要件:
(1) 提示文では、ホストシステムの例として何が挙げられているか。
(2) 提示文から、「データ記憶装置及びデータ転送制御方法」を含む語句で始まり「順序を並び替える構成である。」で終わる部分を、一字も変えずに書き写してください。

説明

データ記憶装置及びデータ転送制御方法

【課題】データ転送要求の順序を制御することにより、パフォーマンスを効果的に向上できるデータ記憶装置を提供することにある。
【解決手段】NCQ仕様のコマンド処理に伴うデータ転送制御を行なうデータ記憶装置10において、ホストシステム20から通知されるコマンド処理の優先条件に基づいてデータ転送要求の順序を並び替える構成である。

【発明の詳細な説明】
【技術分野】
【0001】
本発明は、データ記憶装置に関し、特に、インターフェースのデータ転送制御技術に関する。
【背景技術】
【0002】
近年、ハードディスクドライブ(単にディスクドライブと表記する)やソリッドステートドライブ(SSD:solid state drive)などのデータ記憶装置(以下、総称してドライブと表記する場合がある)では、ホストシステム(ホストコントローラ)とのインターフェースとして、シリアルATA(SATA:Serial AT Attachment)規格のインターフェース(以下、SATAインターフェースと表記する場合がある)が採用されている。ここで、ホストシステムは、例えば、パーソナルコンピュータやデジタルテレビ受信機などである。
【0003】
例えばディスクドライブは、SATAインターフェースを介して、ホストシステムから転送されるライトコマンドやリードコマンド等のコマンドを実行することで、ディスク上にデータを書き込み、又はディスク上からデータを読み出す。
【0004】
シリアルATA規格には、NCQ(native command queuing)と呼ばれるコマンドキューイング(command queuing)仕様が規定されている。このNCQは、ドライブ側で、コマンドバッファに格納(キュー)された複数のコマンドの実行順序を任意に決定できる機能を実現する仕様である。
【0005】
さらに、シリアルATA規格では、NCQ仕様のコマンドの実行に伴うデータ転送制御を行なう仕様として、ドライブ側は、ホストシステムに対するデータ転送要求を行なう場合に、FIS(Frame Information Structure)として定義されているセットアップ・フレームを発行する。このデータ転送要求を、DMA setup FIS要求と表記する。フレームは、シリアルATAインターフェースでのデータ通信を行なうための単位(データ構造)である。
【0006】
ここで、ドライブとホストシステム間のデータ転送には、ライトコマンドの実行に伴うライトデータの転送のようなホストシステム側からのデータ転送、及びリードコマンドの実行に伴うリードデータの転送のようなホストシステム側へのデータ転送がある。
【0007】
このようなデータ転送制御方式において、ホストシステムに対するコマンド終了通知のタイミングを制御することで、ドライブ側のパフォーマンスを向上させるための技術が提案されている(例えば、特許文献1を参照)。

項目の抜粋:
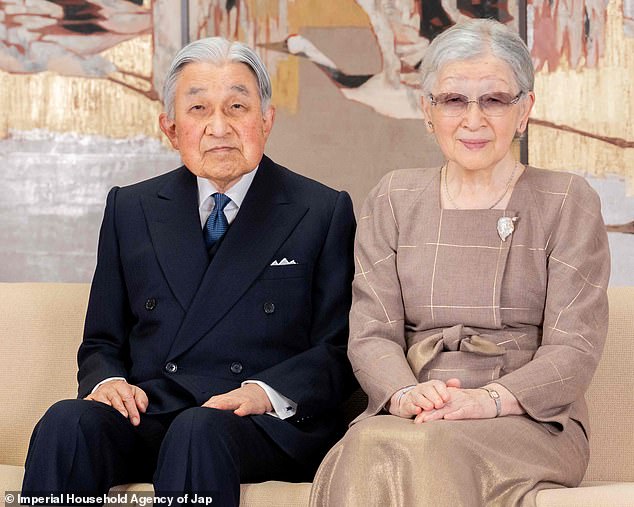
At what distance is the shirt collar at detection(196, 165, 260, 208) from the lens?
3260 mm

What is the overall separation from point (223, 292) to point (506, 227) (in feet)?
2.53

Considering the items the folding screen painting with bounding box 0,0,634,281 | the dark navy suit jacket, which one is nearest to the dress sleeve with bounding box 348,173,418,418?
the dark navy suit jacket

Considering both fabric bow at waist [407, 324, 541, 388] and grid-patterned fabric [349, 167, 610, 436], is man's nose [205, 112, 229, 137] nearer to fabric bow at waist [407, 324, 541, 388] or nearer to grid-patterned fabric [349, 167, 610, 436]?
grid-patterned fabric [349, 167, 610, 436]

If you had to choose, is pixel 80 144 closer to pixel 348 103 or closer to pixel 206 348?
pixel 348 103

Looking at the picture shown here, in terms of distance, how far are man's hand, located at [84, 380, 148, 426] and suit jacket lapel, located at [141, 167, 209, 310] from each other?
27cm

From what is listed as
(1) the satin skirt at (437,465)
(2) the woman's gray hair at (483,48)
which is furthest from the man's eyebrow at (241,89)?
(1) the satin skirt at (437,465)

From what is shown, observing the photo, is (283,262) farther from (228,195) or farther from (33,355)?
(33,355)

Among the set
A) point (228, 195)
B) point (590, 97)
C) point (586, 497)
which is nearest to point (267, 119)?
point (228, 195)

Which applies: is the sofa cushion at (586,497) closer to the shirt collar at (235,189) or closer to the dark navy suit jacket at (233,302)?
the dark navy suit jacket at (233,302)

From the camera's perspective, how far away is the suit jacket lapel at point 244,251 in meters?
3.09

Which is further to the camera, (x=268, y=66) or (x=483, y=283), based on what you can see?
(x=268, y=66)

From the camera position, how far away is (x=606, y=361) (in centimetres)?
328

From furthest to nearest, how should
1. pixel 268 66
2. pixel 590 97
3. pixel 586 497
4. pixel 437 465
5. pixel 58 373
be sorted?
pixel 268 66
pixel 590 97
pixel 58 373
pixel 586 497
pixel 437 465

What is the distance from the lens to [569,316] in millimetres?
2869
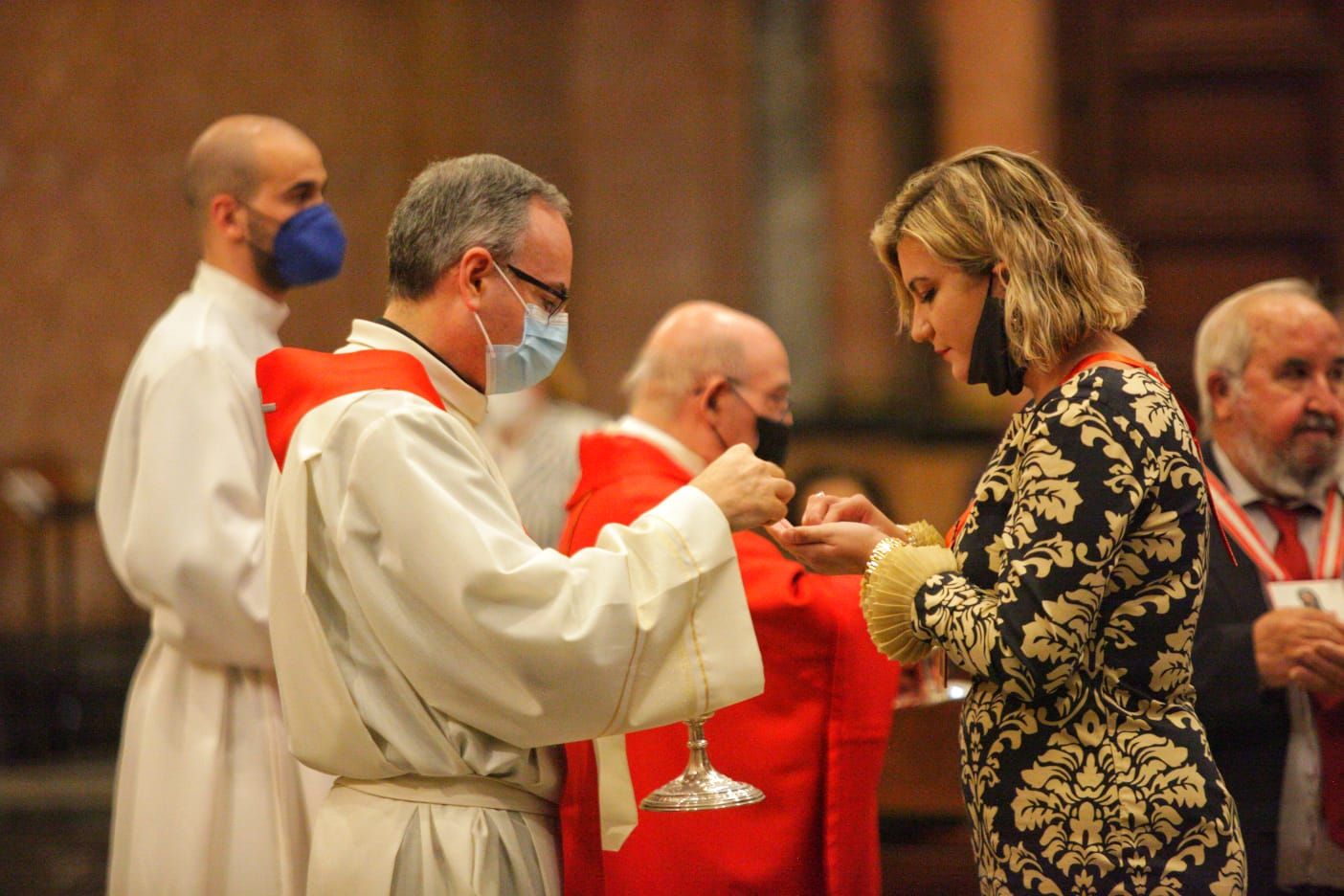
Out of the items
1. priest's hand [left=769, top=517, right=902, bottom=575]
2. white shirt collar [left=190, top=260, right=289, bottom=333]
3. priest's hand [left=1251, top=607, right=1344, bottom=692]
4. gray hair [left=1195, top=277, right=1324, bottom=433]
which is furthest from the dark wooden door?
priest's hand [left=769, top=517, right=902, bottom=575]

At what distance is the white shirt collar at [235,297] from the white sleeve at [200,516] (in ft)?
0.78

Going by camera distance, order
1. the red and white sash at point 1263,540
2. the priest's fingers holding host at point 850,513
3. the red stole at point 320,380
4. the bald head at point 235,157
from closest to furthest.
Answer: the red stole at point 320,380, the priest's fingers holding host at point 850,513, the red and white sash at point 1263,540, the bald head at point 235,157

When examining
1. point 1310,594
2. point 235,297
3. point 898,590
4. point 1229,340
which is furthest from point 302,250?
point 1310,594

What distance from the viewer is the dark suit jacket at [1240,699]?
2.99 meters

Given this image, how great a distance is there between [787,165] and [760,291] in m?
0.72

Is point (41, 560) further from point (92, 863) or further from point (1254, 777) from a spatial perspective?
point (1254, 777)

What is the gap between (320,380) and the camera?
233 cm

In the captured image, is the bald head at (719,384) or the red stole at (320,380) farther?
the bald head at (719,384)

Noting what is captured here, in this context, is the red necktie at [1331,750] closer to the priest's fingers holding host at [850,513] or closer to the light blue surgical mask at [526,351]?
the priest's fingers holding host at [850,513]

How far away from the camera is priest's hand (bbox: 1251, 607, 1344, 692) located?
293 centimetres

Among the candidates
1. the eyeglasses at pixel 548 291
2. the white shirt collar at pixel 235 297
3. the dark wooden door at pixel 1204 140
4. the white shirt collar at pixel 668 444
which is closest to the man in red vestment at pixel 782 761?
the white shirt collar at pixel 668 444

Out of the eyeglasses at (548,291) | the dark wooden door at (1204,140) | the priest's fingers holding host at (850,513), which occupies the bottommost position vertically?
the priest's fingers holding host at (850,513)

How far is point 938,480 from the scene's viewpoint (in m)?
7.39

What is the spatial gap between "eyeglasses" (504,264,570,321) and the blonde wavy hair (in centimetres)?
56
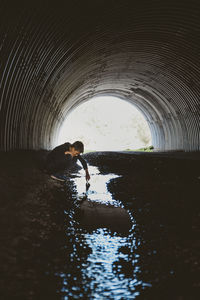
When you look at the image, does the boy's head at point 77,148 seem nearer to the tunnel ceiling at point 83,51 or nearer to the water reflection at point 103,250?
the water reflection at point 103,250

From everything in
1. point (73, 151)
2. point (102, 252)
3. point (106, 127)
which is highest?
point (106, 127)

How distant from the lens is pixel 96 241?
12.2ft

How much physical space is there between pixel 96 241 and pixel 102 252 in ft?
1.00

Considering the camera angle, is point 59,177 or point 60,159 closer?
point 60,159

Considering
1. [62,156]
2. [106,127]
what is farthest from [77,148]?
[106,127]

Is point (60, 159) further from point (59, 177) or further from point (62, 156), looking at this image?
point (59, 177)

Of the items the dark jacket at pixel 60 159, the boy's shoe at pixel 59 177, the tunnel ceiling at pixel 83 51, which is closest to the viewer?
the dark jacket at pixel 60 159

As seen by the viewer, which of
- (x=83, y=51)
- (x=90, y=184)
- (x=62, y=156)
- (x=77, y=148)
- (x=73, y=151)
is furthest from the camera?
(x=83, y=51)

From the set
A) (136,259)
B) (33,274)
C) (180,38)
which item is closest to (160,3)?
(180,38)

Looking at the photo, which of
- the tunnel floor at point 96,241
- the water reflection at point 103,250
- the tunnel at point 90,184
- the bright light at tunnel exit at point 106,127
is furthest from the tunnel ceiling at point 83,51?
the bright light at tunnel exit at point 106,127

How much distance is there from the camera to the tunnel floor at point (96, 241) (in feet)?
8.61

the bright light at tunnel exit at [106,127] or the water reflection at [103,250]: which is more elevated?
the bright light at tunnel exit at [106,127]

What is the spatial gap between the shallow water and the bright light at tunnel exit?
47.1 meters

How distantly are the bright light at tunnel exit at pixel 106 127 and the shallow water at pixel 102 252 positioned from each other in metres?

回答は以下:
(1) パーソナルコンピュータやデジタルテレビ受信機です。

(2)
データ記憶装置及びデータ転送制御方法

【課題】データ転送要求の順序を制御することにより、パフォーマンスを効果的に向上できるデータ記憶装置を提供することにある。
【解決手段】NCQ仕様のコマンド処理に伴うデータ転送制御を行なうデータ記憶装置10において、ホストシステム20から通知されるコマンド処理の優先条件に基づいてデータ転送要求の順序を並び替える構成である。